Security BSides Las Vegas 2025

Phish-Back: How to turn the problem into a solution.
2025-08-05 , Tuscany

What if the solution to the major problem of identity theft was to play the same game as our opponents? Following a major crisis caused by spear phishing, we immersed ourselves in developing a defense strategy that we called “Phish-Back,” the only real technical way to recover stolen credentials that don't end up on marketplaces.

But exposing defensive phishing pages to the internet comes with many challenges. From managing dozens of fingerprinting technologies to eliminating the phenomenal noise of the internet, this talk will detail all the technical challenges we encountered and the surprising results we achieved.


As explained in the abstract, I worked as a SOC Manager for international companies for nearly 10 years. A little over two years ago, I was confronted with the worst cyber crisis management of my career due to spear phishing. I then came up with this “phish-back” strategy to finally regain technical control over the issue of identity theft, which is currently mainly managed through employee awareness.
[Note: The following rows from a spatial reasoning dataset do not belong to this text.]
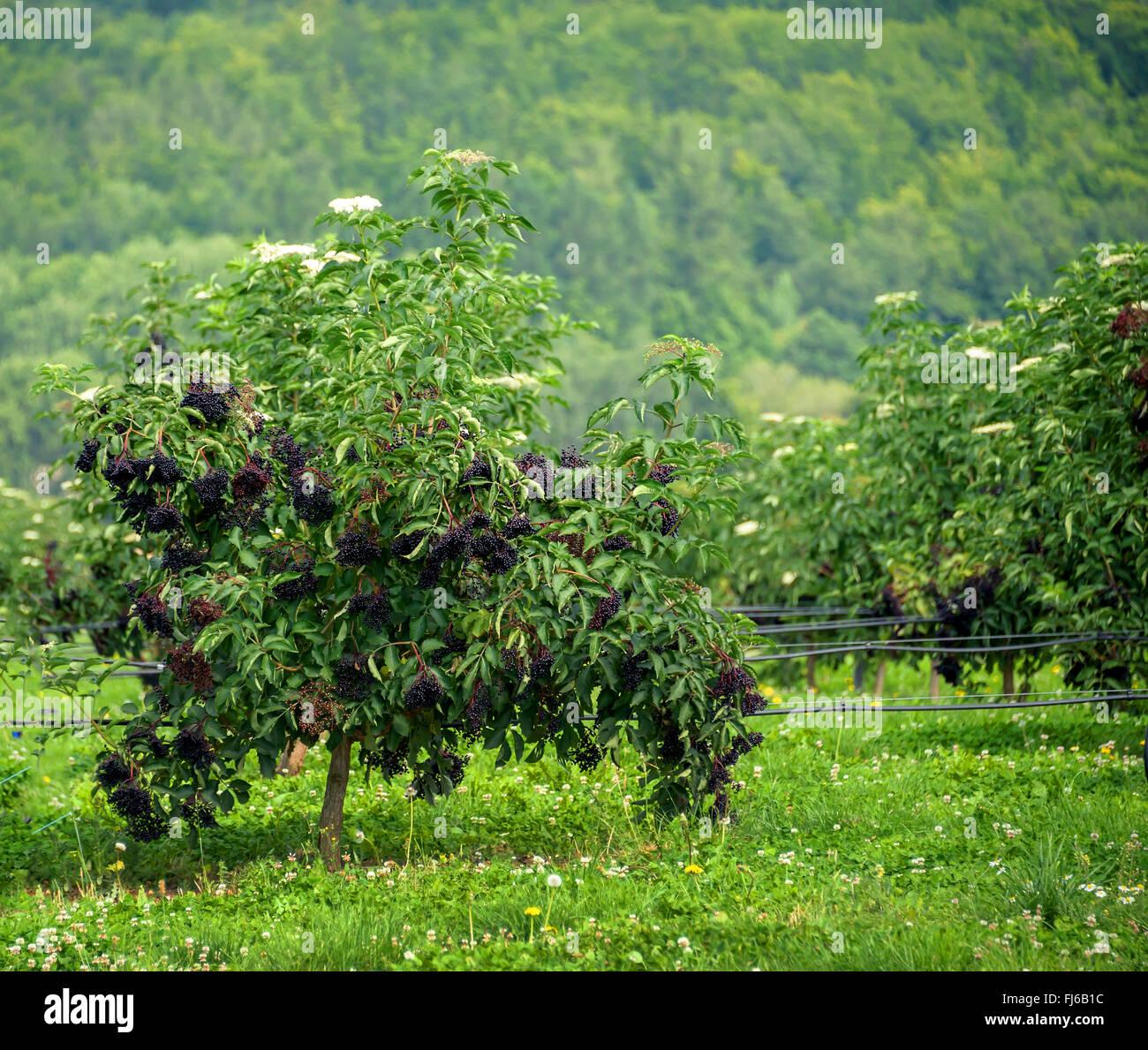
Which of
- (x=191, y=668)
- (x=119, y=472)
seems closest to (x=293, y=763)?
(x=191, y=668)

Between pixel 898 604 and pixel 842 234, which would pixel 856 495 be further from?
pixel 842 234

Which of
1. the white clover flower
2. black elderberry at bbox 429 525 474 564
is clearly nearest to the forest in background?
the white clover flower

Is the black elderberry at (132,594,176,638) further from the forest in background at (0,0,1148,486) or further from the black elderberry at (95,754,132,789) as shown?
the forest in background at (0,0,1148,486)

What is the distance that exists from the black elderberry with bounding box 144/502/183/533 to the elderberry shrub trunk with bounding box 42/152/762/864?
1 cm

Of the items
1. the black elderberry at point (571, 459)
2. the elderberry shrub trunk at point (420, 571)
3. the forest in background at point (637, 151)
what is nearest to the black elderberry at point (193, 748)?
the elderberry shrub trunk at point (420, 571)

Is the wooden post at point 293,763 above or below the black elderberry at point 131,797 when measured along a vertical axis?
above

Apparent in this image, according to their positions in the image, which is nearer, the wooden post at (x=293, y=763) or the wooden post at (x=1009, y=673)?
the wooden post at (x=293, y=763)

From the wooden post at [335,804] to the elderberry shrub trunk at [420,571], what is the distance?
70mm

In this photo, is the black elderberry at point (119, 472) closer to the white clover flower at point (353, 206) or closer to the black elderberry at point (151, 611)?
the black elderberry at point (151, 611)

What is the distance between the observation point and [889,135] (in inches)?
2144

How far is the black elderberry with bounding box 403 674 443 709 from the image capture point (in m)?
4.32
As there has been very little public research on this topic, the team I put together has experimented and learned how to create the best defensive phishing techniques. The goal of this approach is to create fake pages exposed to the internet that would tempt attackers to try out what they have stolen in order to gain access to the network.

The goal of this talk is to present our work and explain to technical teams how they can implement such a strategy in their organization. There are many technical pitfalls to avoid and a huge amount of reverse engineering to anticipate in order to prevent adversaries from discovering that this is a fake gateway to the network. The 20-minute talk will consist of approximately 15 minutes of technical presentations/demos and 5 minutes of context and results.

The part that excites me the most is presenting the results we have observed over the last two years. As a technical expert and pentester, I knew the strategy was great, but I had no idea that attackers would take the bait so readily. I am very happy to present these research results and give back to the community.

You may notice that I have built a company around this strategy after working on it for many months as a side project with my team. I am passionate about cyber security above all else, and the name of our company or the products we sell will never be mentioned once in the presentation. I have attended dozens of conferences in my life, and nothing would annoy me more than seeing someone come and sell something at this type of conference. This is first and foremost a technical conference, by an enthusiast and for enthusiasts.

Former SOC Manager and Pentester with nearly 10 years of experience working with international companies, Gautier is now the CEO of a software company specializing in deception technology. Passionate about cybersecurity, he enjoys sharing his experience and research with the community.